[Document excerpt Boundary: Start]
Directors: Lang, Fritz–Background, Career, Awards, Legacy

Research in progress, May 10, 2023

Fritz Lang Career Summary:

Occupational Inheritance: No

Social Class: Upper-Middle

Nationality: Austrian, lived Berlin; exile in Hollywood

Education: he initially studied to become artist and architect

Training:

First Film:

Turning Point: Metropolis, 1927; M, 1931

First Oscar Nomination: NA

Other Nominations: NA

Genre (specialties): sci-fi; film noir

Collaborators:

Last Film:

Contract:

Career Output:

Career Span: 1919-1960

Marriage:

Politics:

Retirement: 1960; age 70

Death: 1976, stroke; 85

 

Fritz Lang is one of the most influential directors in world cinema.

Fury (1936): Lang’s First American Film

Unlike some of his contemporaries, such as Robert Siodmak or Fred Zinnemann, Lang had never been nominated for the Best Director Oscar, and none of his Hollywood film was particularly successful at the box-office.

At his prime, he was an innovator in a number of genres.  He invented the sci-fi genre with Metropolis in 1927.

He launched the spy feature with “Spies” and “Dr. Mabuse: The Gambler.”

No director had worked within the genre of film noir more consistently or more brilliantly than Viennese born German filmmaker Fritz Lang.

Bringing to the screen an obsessive and fatalistic world populated by a rogues’ gallery of strange and twisted characters, Lang staked out a hostile corner of the cinematic universe; despair, fatalism, isolation, helplessness–are major themes in his work.

A product of German Expressionist thought, he explored humanity at its lowest ebb, with distinctively bold visual sensibility that virtually defined film noir long before the term was even coined.
[Document excerpt Boundary: End]
→ **Instructions to follow**
Copy out the Fritz Lang career profile in full, word for word.
[Material shown Boundary: Start]
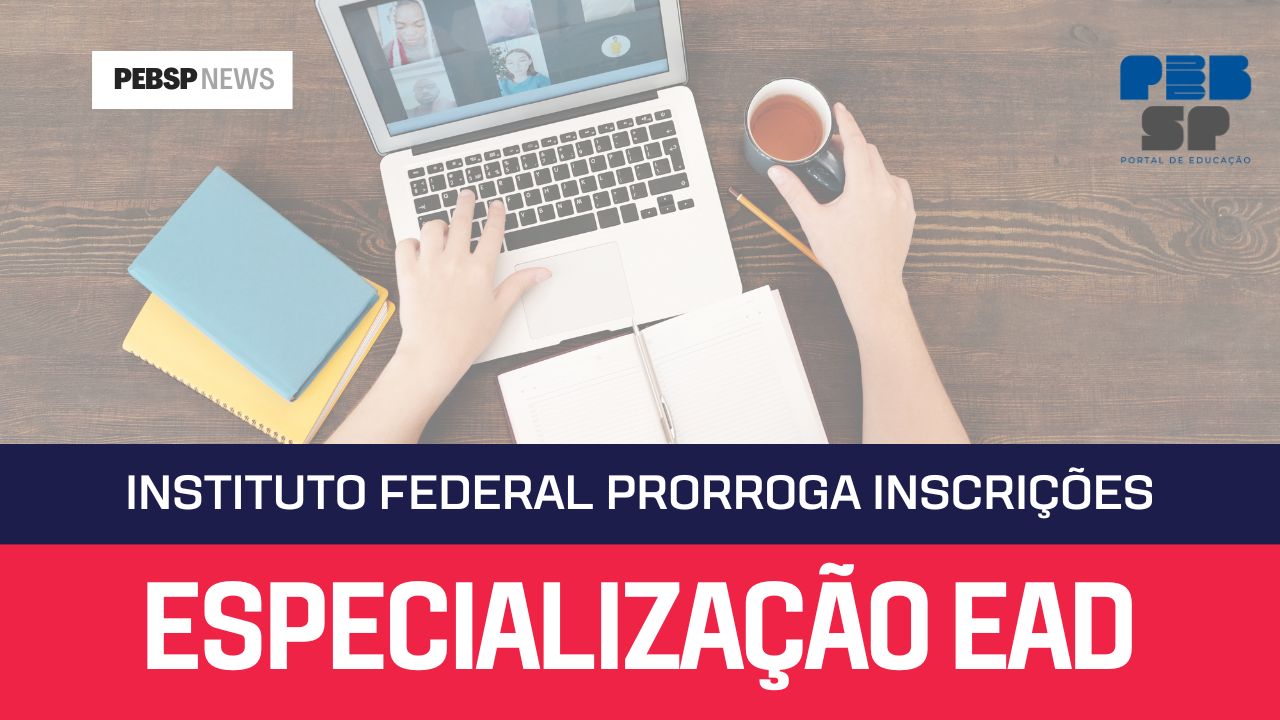 PEBSP NEWS

PEB SP
PORTAL DE EDUCAÇÃO

INSTITUTO FEDERAL PRORROGA INSCRIÇÕES

ESPECIALIZAÇÃO EAD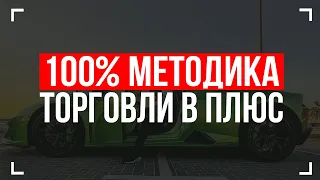 100% МЕТОДИКА
ТОРГОВЛИ В ПЛЮС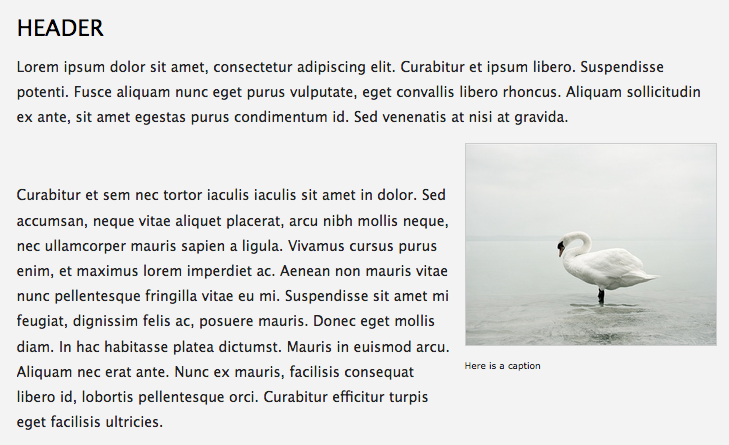 HEADER

Lorem ipsum dolor sit amet, consectetur adipiscing elit. Curabitur et ipsum libero. Suspendisse potenti. Fusce aliquam nunc eget purus vulputate, eget convallis libero rhoncus. Aliquam sollicitudin ex ante, sit amet egestas purus condimentum id. Sed venenatis at nisi at gravida.

Curabitur et sem nec tortor iaculis iaculis sit amet in dolor. Sed accumsan, neque vitae aliquet placerat, arcu nibh mollis neque, nec ullamcorper mauris sapien a ligula. Vivamus cursus purus enim, et maximus lorem imperdiet ac. Aenean non mauris vitae nunc pellentesque fringilla vitae eu mi. Suspendisse sit amet mi feugiat, dignissim felis ac, posuere mauris. Donec eget mollis diam. In hac habitasse platea dictumst. Mauris in euismod arcu. Aliquam nec erat ante. Nunc ex mauris, facilisis consequat libero id, lobortis pellentesque orci. Curabitur efficitur turpis eget facilisis ultricies.

Here is a caption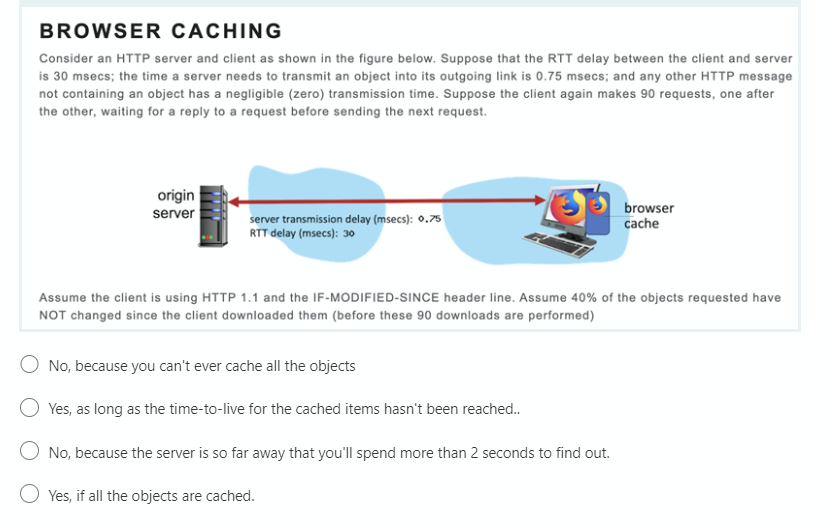 BROWSER CACHING

Consider an HTTP server and client as shown in the figure below. Suppose that the RTT delay between the client and server is 30 msecs; the time a server needs to transmit an object into its outgoing link is 0.75 msecs; and any other HTTP message not containing an object has a negligible (zero) transmission time. Suppose the client again makes 90 requests, one after the other, waiting for a reply to a request before sending the next request.

origin server

server transmission delay (msecs): 0.75
RTT delay (msecs): 30

browser cache

Assume the client is using HTTP 1.1 and the IF-MODIFIED-SINCE header line. Assume 40% of the objects requested have NOT changed since the client downloaded them (before these 90 downloads are performed)

No, because you can't ever cache all the objects

Yes, as long as the time-to-live for the cached items hasn't been reached..

No, because the server is so far away that you'll spend more than 2 seconds to find out.

Yes, if all the objects are cached.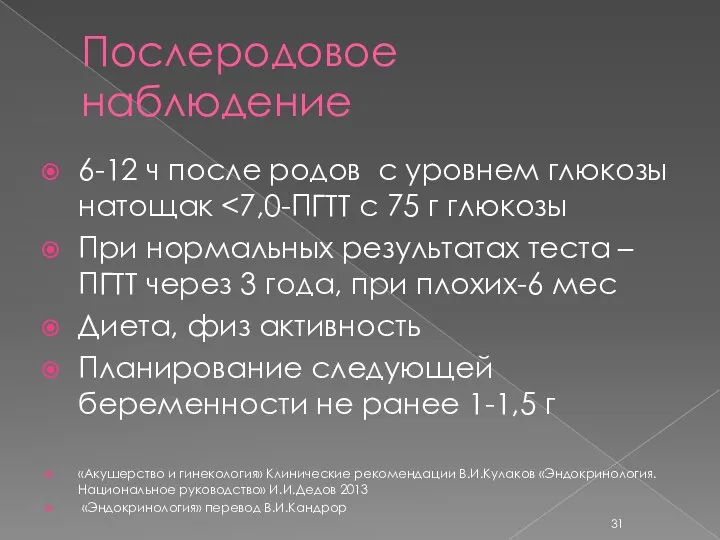 Послеродовое наблюдение

6-12 ч после родов с уровнем глюкозы натощак <7,0-ПГТТ с 75 г глюкозы

При нормальных результатах теста – ПГТТ через 3 года, при плохих-6 мес

Диета, физ активность

Планирование следующей беременности не ранее 1-1,5 г

«Акушерство и гинекология» Клинические рекомендации В.И.Кулаков «Эндокринология. Национальное руководство» И.И.Дедов 2013

«Эндокринология» перевод В.И.Кандрор

31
[Material shown Boundary: End]
→ **Completed exercise**
Directors: Lang, Fritz–Background, Career, Awards, Legacy

Research in progress, May 10, 2023

Fritz Lang Career Summary:

Occupational Inheritance: No

Social Class: Upper-Middle

Nationality: Austrian, lived Berlin; exile in Hollywood

Education: he initially studied to become artist and architect

Training:

First Film:

Turning Point: Metropolis, 1927; M, 1931

First Oscar Nomination: NA

Other Nominations: NA

Genre (specialties): sci-fi; film noir

Collaborators:

Last Film:

Contract:

Career Output:

Career Span: 1919-1960

Marriage:

Politics:

Retirement: 1960; age 70

Death: 1976, stroke; 85

 

Fritz Lang is one of the most influential directors in world cinema.

Fury (1936): Lang’s First American Film

Unlike some of his contemporaries, such as Robert Siodmak or Fred Zinnemann, Lang had never been nominated for the Best Director Oscar, and none of his Hollywood film was particularly successful at the box-office.

At his prime, he was an innovator in a number of genres.  He invented the sci-fi genre with Metropolis in 1927.

He launched the spy feature with “Spies” and “Dr. Mabuse: The Gambler.”

No director had worked within the genre of film noir more consistently or more brilliantly than Viennese born German filmmaker Fritz Lang.

Bringing to the screen an obsessive and fatalistic world populated by a rogues’ gallery of strange and twisted characters, Lang staked out a hostile corner of the cinematic universe; despair, fatalism, isolation, helplessness–are major themes in his work.

A product of German Expressionist thought, he explored humanity at its lowest ebb, with distinctively bold visual sensibility that virtually defined film noir long before the term was even coined.